*** Opening of Input material ***

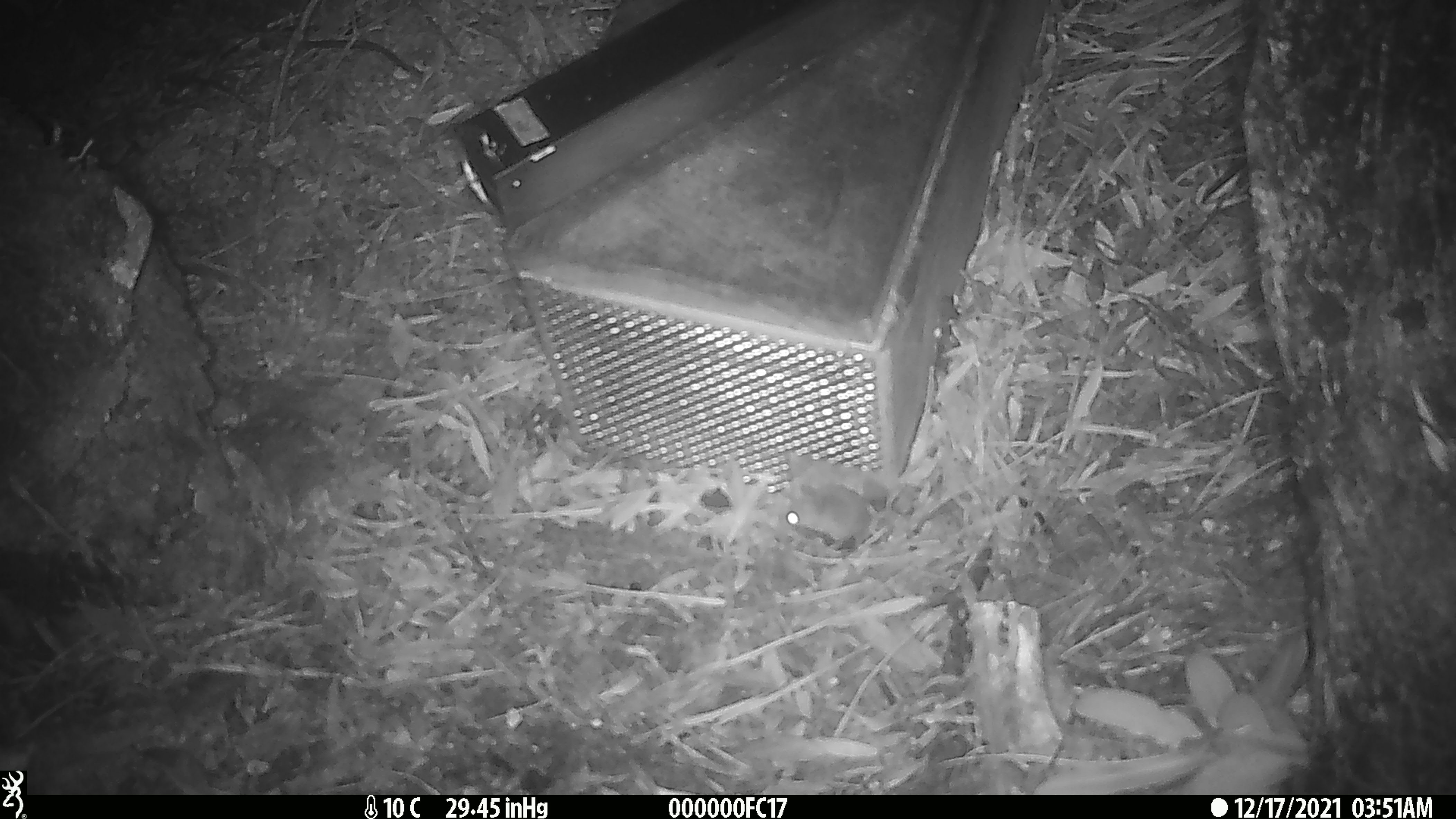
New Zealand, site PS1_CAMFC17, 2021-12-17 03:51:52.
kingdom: Animalia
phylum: Chordata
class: Mammalia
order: Rodentia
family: Muridae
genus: Mus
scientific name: Mus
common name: mouse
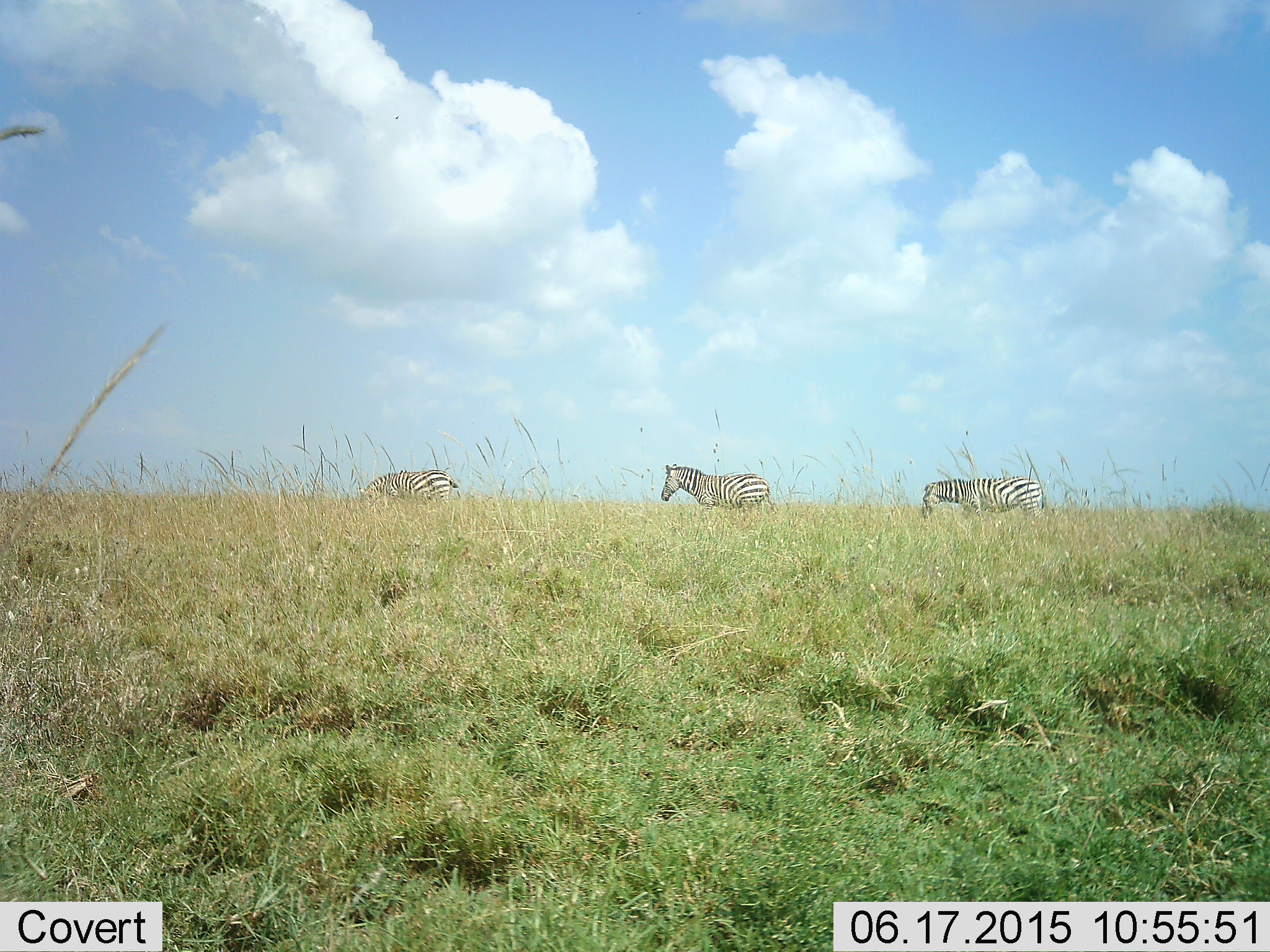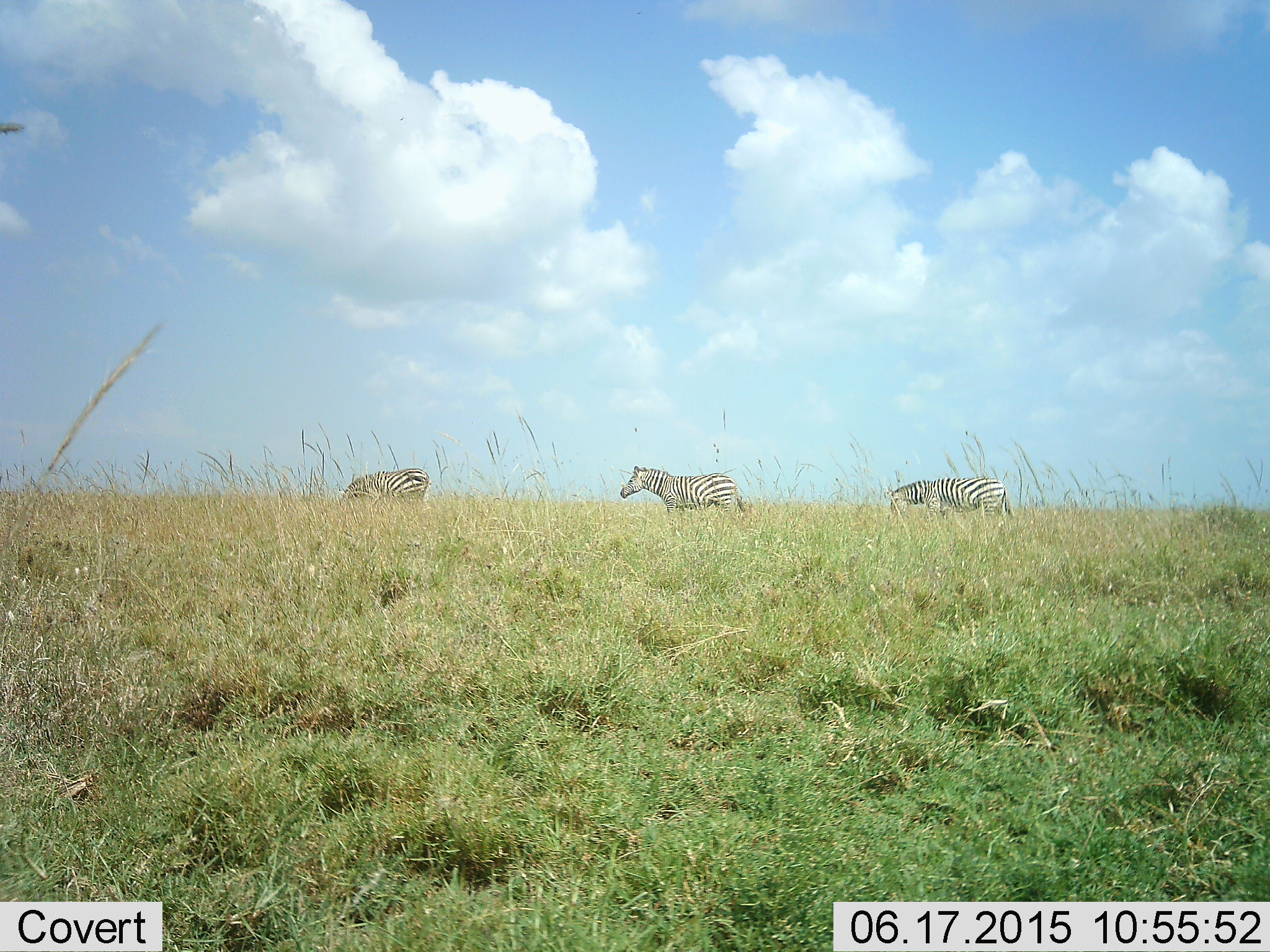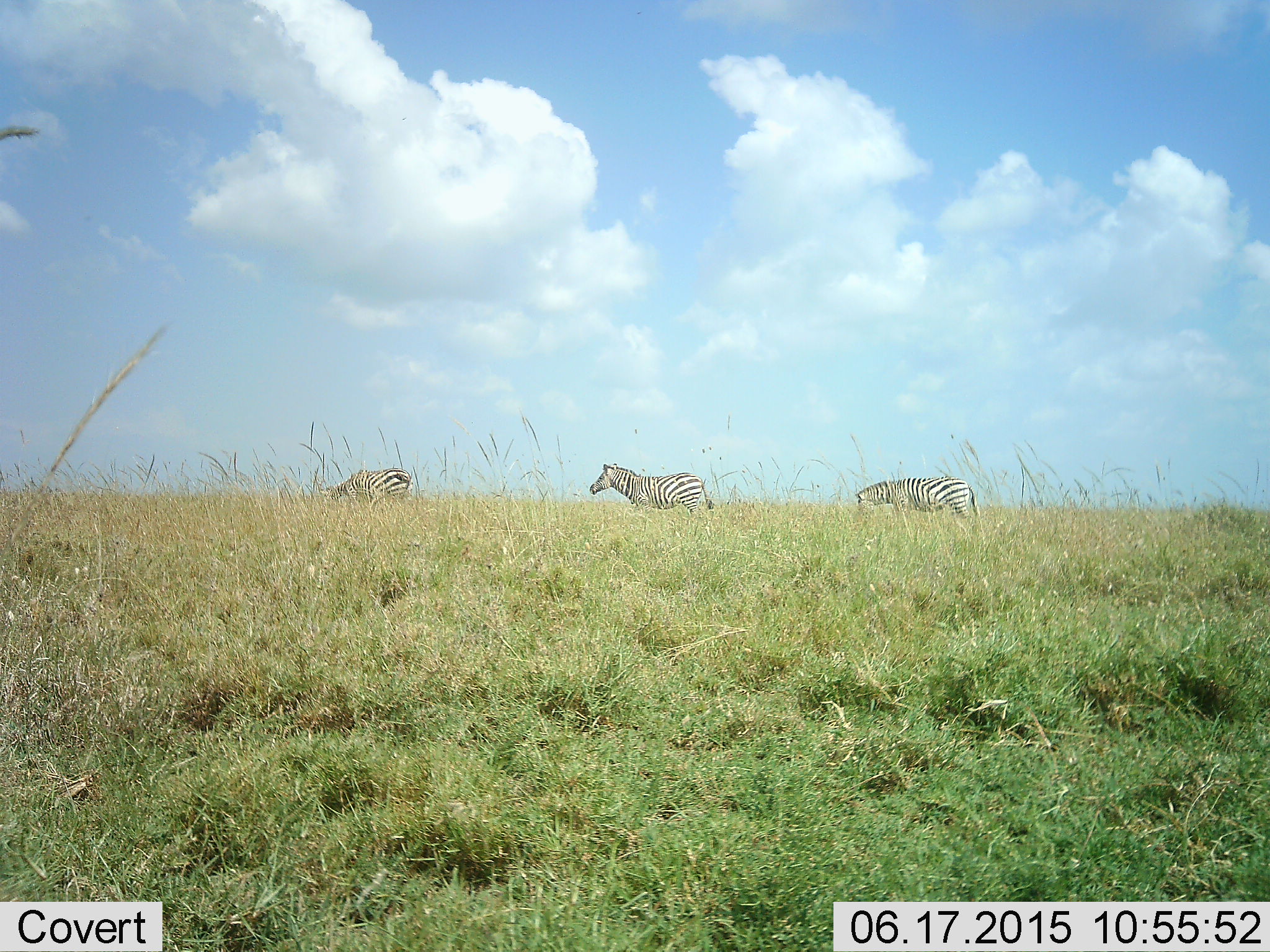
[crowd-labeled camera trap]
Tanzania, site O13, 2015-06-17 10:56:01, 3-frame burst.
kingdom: Animalia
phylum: Chordata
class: Mammalia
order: Perissodactyla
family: Equidae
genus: Equus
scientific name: Equus quagga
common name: plains zebra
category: zebra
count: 3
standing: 0%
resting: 0%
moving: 100%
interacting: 0%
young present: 0%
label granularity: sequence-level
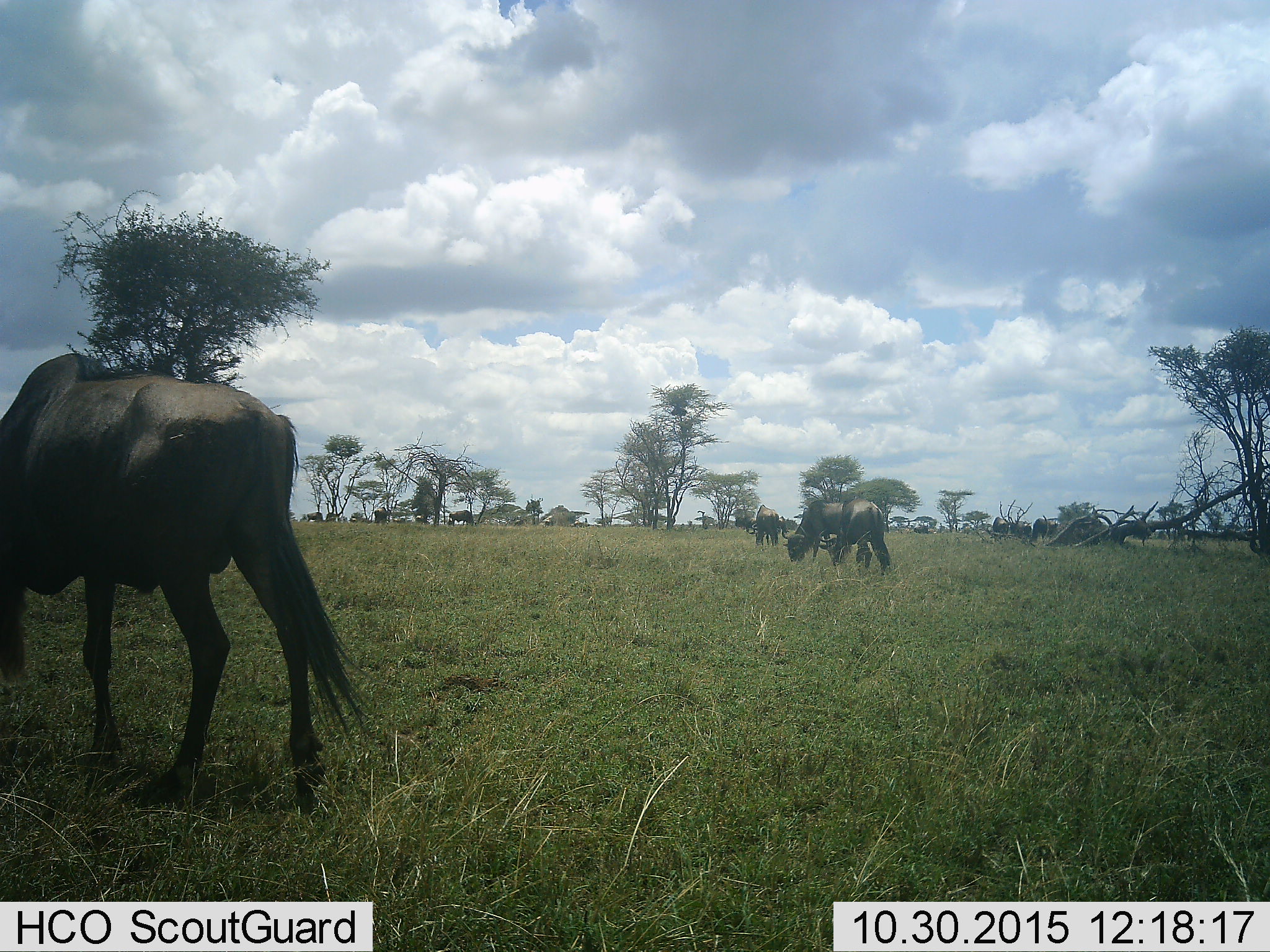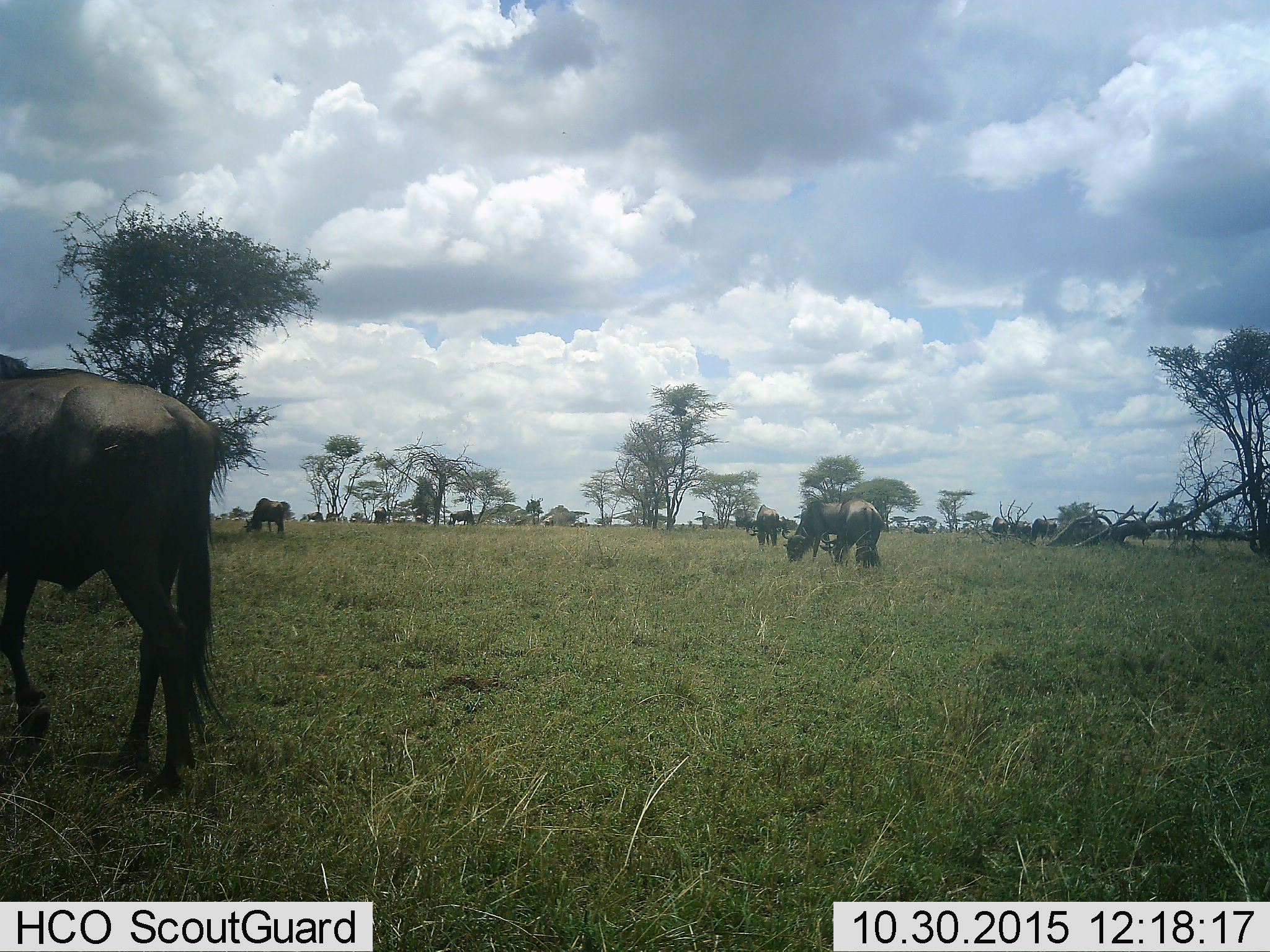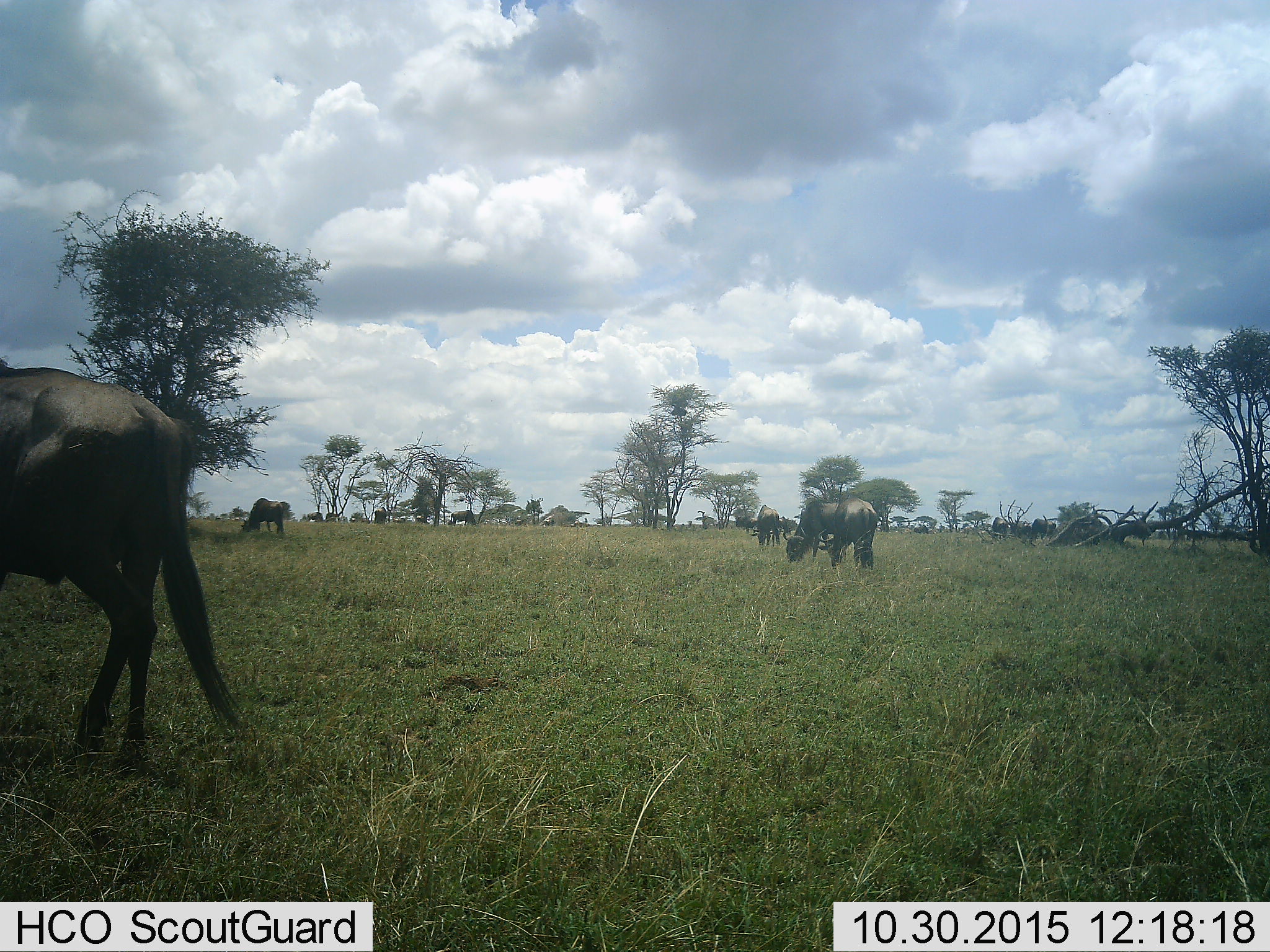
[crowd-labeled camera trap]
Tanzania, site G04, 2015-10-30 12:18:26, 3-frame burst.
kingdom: Animalia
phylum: Chordata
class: Mammalia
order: Artiodactyla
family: Bovidae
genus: Connochaetes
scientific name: Connochaetes taurinus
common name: blue wildebeest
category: wildebeest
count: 11-50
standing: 32%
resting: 0%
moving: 47%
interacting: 0%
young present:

*** Close of Input material ***

Work order – Every line from the one with "order: Rodentia" to the end of the records above should be restated word for word, and no picture belongs in the copy.

Reply to the exercise –
order: Rodentia
family: Muridae
genus: Mus
scientific name: Mus
common name: mouse
[crowd-labeled camera trap]
Tanzania, site O13, 2015-06-17 10:56:01, 3-frame burst.
kingdom: Animalia
phylum: Chordata
class: Mammalia
order: Perissodactyla
family: Equidae
genus: Equus
scientific name: Equus quagga
common name: plains zebra
category: zebra
count: 3
standing: 0%
resting: 0%
moving: 100%
interacting: 0%
young present: 0%
label granularity: sequence-level
[crowd-labeled camera trap]
Tanzania, site G04, 2015-10-30 12:18:26, 3-frame burst.
kingdom: Animalia
phylum: Chordata
class: Mammalia
order: Artiodactyla
family: Bovidae
genus: Connochaetes
scientific name: Connochaetes taurinus
common name: blue wildebeest
category: wildebeest
count: 11-50
standing: 32%
resting: 0%
moving: 47%
interacting: 0%
young present:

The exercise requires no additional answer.